(Items from a dataset)
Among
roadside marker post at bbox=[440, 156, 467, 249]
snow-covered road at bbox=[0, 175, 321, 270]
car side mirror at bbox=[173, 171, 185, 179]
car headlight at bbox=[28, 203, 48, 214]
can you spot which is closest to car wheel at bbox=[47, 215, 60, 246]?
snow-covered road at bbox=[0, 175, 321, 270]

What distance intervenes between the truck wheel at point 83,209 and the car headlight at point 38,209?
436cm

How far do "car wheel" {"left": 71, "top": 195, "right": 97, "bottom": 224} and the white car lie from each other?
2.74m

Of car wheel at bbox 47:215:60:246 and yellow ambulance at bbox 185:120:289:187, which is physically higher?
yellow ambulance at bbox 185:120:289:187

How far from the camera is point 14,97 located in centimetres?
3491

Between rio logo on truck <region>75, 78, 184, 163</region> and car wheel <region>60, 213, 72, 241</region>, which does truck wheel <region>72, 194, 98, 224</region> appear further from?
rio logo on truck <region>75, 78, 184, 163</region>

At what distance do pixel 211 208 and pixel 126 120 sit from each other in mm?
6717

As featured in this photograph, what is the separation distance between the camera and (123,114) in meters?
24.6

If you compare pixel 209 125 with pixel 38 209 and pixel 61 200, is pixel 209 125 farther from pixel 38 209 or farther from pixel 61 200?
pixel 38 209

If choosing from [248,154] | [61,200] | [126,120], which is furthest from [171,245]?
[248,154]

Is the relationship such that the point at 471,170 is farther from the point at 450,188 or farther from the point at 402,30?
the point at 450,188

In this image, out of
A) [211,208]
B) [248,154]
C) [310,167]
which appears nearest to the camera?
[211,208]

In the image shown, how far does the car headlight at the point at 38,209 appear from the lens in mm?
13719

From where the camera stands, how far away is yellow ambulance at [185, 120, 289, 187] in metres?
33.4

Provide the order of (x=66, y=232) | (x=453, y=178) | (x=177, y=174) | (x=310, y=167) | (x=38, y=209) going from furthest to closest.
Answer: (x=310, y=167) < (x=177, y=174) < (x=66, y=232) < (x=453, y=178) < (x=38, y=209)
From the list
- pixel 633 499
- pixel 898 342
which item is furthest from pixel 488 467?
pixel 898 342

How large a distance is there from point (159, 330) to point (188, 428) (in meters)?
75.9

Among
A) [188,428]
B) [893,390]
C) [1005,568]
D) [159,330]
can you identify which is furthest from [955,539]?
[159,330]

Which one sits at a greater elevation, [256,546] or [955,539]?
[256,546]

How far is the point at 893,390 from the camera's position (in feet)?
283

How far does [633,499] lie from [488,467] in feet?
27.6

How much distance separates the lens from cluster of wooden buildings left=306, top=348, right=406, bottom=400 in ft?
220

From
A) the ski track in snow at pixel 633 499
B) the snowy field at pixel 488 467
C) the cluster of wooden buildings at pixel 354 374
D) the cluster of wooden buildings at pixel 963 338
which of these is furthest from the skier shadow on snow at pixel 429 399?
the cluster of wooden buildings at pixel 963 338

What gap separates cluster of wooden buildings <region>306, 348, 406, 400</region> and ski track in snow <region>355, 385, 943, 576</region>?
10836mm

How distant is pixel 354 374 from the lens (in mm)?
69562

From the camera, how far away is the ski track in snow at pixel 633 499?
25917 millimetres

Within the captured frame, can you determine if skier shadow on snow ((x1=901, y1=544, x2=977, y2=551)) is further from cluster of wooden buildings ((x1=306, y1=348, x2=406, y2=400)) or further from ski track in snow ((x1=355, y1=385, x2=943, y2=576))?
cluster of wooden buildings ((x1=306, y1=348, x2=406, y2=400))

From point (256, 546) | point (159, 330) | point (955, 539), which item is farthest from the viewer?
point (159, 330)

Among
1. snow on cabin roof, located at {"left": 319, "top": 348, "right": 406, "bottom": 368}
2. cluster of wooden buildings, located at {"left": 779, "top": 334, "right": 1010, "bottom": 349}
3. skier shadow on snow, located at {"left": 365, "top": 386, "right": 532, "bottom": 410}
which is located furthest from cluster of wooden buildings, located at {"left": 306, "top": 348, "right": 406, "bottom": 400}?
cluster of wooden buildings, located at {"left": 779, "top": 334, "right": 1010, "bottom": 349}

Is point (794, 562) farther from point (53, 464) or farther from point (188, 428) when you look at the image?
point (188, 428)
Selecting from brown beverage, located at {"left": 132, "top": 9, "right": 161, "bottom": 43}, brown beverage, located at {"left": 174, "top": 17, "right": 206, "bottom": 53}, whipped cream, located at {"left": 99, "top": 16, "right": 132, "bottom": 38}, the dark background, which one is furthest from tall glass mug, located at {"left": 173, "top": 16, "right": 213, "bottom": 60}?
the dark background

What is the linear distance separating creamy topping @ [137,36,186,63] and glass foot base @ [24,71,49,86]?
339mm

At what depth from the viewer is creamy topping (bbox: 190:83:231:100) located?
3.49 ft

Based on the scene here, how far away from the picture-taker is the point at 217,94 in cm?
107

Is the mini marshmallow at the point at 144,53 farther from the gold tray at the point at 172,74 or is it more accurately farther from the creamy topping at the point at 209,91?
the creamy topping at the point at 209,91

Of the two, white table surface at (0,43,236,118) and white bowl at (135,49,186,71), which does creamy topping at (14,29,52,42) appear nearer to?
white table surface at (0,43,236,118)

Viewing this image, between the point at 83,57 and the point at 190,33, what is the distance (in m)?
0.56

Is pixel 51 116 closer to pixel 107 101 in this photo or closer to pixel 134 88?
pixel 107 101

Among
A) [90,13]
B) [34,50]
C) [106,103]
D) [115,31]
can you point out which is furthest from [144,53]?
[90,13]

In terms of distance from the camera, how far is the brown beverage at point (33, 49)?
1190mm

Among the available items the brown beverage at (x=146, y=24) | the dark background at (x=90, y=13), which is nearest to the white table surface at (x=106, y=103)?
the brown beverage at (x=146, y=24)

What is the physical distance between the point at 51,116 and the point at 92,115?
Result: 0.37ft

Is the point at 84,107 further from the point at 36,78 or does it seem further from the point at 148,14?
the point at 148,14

(PROBLEM DETAILS) Write out all the records above again, exactly as they stand.

(CORRECT RESPONSE)
Among
roadside marker post at bbox=[440, 156, 467, 249]
snow-covered road at bbox=[0, 175, 321, 270]
car side mirror at bbox=[173, 171, 185, 179]
car headlight at bbox=[28, 203, 48, 214]
can you spot which is closest to car wheel at bbox=[47, 215, 60, 246]?
snow-covered road at bbox=[0, 175, 321, 270]

What distance intervenes between the truck wheel at point 83,209 and the car headlight at point 38,209?
436cm

How far do "car wheel" {"left": 71, "top": 195, "right": 97, "bottom": 224} and the white car lie from each other?
2.74m

Of car wheel at bbox 47:215:60:246 and yellow ambulance at bbox 185:120:289:187, which is physically higher?
yellow ambulance at bbox 185:120:289:187

How far from the camera is point 14,97 located in centimetres?
3491

Between rio logo on truck <region>75, 78, 184, 163</region> and car wheel <region>60, 213, 72, 241</region>, which does truck wheel <region>72, 194, 98, 224</region> appear further from?
rio logo on truck <region>75, 78, 184, 163</region>

At what distance do pixel 211 208 and pixel 126 120 sit from each other in mm?
6717

As featured in this photograph, what is the separation distance between the camera and (123,114) in meters?
24.6

If you compare pixel 209 125 with pixel 38 209 and pixel 61 200, is pixel 209 125 farther from pixel 38 209 or farther from pixel 61 200?
pixel 38 209

If choosing from [248,154] | [61,200] | [126,120], which is furthest from [171,245]?
[248,154]

Is the relationship such that the point at 471,170 is farther from the point at 450,188 or farther from the point at 402,30?
the point at 450,188

In this image, out of
A) [211,208]
B) [248,154]
C) [310,167]
which appears nearest to the camera?
[211,208]

In the image shown, how far does the car headlight at the point at 38,209 appear from the lens in mm?
13719

From where the camera stands, how far away is yellow ambulance at [185, 120, 289, 187] in metres?
33.4

Provide the order of (x=66, y=232) | (x=453, y=178) | (x=177, y=174) | (x=310, y=167) | (x=38, y=209) going from furthest to closest.
Answer: (x=310, y=167) < (x=177, y=174) < (x=66, y=232) < (x=453, y=178) < (x=38, y=209)
From the list
- pixel 633 499
- pixel 898 342
which item is furthest from pixel 488 467?
pixel 898 342

How large a distance is there from point (159, 330) to point (188, 428) (in meters)?
75.9

Among
A) [188,428]
B) [893,390]
C) [1005,568]
D) [159,330]
can you identify which is furthest from [955,539]?
[159,330]

Which one sits at a greater elevation, [256,546] or [955,539]?
[256,546]

How far is the point at 893,390 from the camera's position (in feet)?
283

How far does [633,499] lie from [488,467] in feet?
27.6

How much distance separates the lens from cluster of wooden buildings left=306, top=348, right=406, bottom=400 in ft?
220

From
A) the ski track in snow at pixel 633 499
B) the snowy field at pixel 488 467
C) the cluster of wooden buildings at pixel 354 374
D) the cluster of wooden buildings at pixel 963 338
which of these is furthest from the skier shadow on snow at pixel 429 399?
the cluster of wooden buildings at pixel 963 338

What gap separates cluster of wooden buildings <region>306, 348, 406, 400</region> and ski track in snow <region>355, 385, 943, 576</region>?
10836mm

How distant is pixel 354 374 from the lens (in mm)?
69562

From the camera, how far away is the ski track in snow at pixel 633 499?
25917 millimetres

Within the captured frame, can you determine if skier shadow on snow ((x1=901, y1=544, x2=977, y2=551)) is further from cluster of wooden buildings ((x1=306, y1=348, x2=406, y2=400)) or further from ski track in snow ((x1=355, y1=385, x2=943, y2=576))?
cluster of wooden buildings ((x1=306, y1=348, x2=406, y2=400))

From point (256, 546) | point (159, 330) | point (955, 539), which item is farthest from the viewer?
point (159, 330)

Among
1. snow on cabin roof, located at {"left": 319, "top": 348, "right": 406, "bottom": 368}
2. cluster of wooden buildings, located at {"left": 779, "top": 334, "right": 1010, "bottom": 349}
3. skier shadow on snow, located at {"left": 365, "top": 386, "right": 532, "bottom": 410}
which is located furthest from cluster of wooden buildings, located at {"left": 306, "top": 348, "right": 406, "bottom": 400}?
cluster of wooden buildings, located at {"left": 779, "top": 334, "right": 1010, "bottom": 349}

Is point (794, 562) farther from point (53, 464) or farther from point (188, 428) when you look at the image?
point (188, 428)
Selecting from brown beverage, located at {"left": 132, "top": 9, "right": 161, "bottom": 43}, brown beverage, located at {"left": 174, "top": 17, "right": 206, "bottom": 53}, whipped cream, located at {"left": 99, "top": 16, "right": 132, "bottom": 38}, the dark background, which one is furthest from tall glass mug, located at {"left": 173, "top": 16, "right": 213, "bottom": 60}?
the dark background

What is the linear distance separating creamy topping @ [137,36,186,63] and glass foot base @ [24,71,49,86]?
339mm

At what depth from the viewer is creamy topping (bbox: 190:83:231:100) located?
3.49 ft

Based on the scene here, how far away from the picture-taker is the point at 217,94 in cm?
107

Is the mini marshmallow at the point at 144,53 farther from the gold tray at the point at 172,74 or is it more accurately farther from the creamy topping at the point at 209,91?
the creamy topping at the point at 209,91

Of the two, white table surface at (0,43,236,118) and white bowl at (135,49,186,71), which does creamy topping at (14,29,52,42) appear nearer to?
white table surface at (0,43,236,118)

Viewing this image, between the point at 83,57 and the point at 190,33, what is the distance (in m)?
0.56

Is pixel 51 116 closer to pixel 107 101 in this photo or closer to pixel 134 88?
pixel 107 101

Among
A) [90,13]
B) [34,50]
C) [106,103]
D) [115,31]
can you point out which is furthest from [144,53]?
[90,13]

In terms of distance from the camera, how far is the brown beverage at point (33, 49)?
1190mm

Among the available items the brown beverage at (x=146, y=24) | the dark background at (x=90, y=13), which is nearest to the white table surface at (x=106, y=103)?
the brown beverage at (x=146, y=24)

What is the physical distance between the point at 51,116 and the point at 92,115?
Result: 0.37ft

Is the point at 84,107 further from the point at 36,78 or does it seem further from the point at 148,14?
the point at 148,14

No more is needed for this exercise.